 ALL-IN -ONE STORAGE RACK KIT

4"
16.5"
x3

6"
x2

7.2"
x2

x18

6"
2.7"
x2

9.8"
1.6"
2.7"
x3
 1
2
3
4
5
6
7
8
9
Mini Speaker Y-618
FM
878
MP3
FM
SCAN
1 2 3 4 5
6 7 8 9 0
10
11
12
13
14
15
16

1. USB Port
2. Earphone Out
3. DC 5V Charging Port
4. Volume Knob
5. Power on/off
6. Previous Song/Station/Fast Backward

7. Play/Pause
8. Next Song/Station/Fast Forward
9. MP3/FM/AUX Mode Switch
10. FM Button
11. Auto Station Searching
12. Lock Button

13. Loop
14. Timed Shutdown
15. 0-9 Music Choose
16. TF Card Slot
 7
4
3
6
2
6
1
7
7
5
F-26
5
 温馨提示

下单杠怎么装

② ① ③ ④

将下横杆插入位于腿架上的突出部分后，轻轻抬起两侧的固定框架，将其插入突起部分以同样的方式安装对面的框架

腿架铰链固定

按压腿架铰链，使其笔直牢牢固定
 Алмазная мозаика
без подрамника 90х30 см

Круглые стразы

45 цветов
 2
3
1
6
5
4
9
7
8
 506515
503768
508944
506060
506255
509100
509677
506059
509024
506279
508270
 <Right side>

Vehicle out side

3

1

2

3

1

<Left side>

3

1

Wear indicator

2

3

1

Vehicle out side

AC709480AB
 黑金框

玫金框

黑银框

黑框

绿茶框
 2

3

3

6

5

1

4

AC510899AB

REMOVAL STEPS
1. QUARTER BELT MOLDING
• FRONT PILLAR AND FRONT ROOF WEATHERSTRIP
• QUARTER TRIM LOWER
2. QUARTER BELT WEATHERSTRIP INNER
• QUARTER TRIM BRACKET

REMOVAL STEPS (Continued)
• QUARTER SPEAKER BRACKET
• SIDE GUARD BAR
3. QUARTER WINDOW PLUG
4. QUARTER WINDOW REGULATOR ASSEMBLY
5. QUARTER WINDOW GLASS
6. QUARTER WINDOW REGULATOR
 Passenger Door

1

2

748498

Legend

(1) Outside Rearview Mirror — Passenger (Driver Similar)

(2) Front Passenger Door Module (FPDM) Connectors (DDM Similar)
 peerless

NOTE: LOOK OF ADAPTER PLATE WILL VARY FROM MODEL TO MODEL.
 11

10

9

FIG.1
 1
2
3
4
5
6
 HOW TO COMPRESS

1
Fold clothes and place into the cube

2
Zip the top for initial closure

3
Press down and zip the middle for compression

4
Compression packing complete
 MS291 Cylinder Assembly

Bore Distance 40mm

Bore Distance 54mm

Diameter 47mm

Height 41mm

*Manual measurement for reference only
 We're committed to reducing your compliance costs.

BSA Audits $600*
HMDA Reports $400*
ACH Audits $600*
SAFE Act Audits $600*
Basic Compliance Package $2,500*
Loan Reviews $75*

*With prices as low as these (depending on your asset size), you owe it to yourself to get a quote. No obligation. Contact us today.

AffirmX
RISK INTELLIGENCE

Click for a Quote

# Activity:
Read the listing. Copy each line that has the word "STEPS" in it.

# Result below:
REMOVAL STEPS
REMOVAL STEPS (Continued)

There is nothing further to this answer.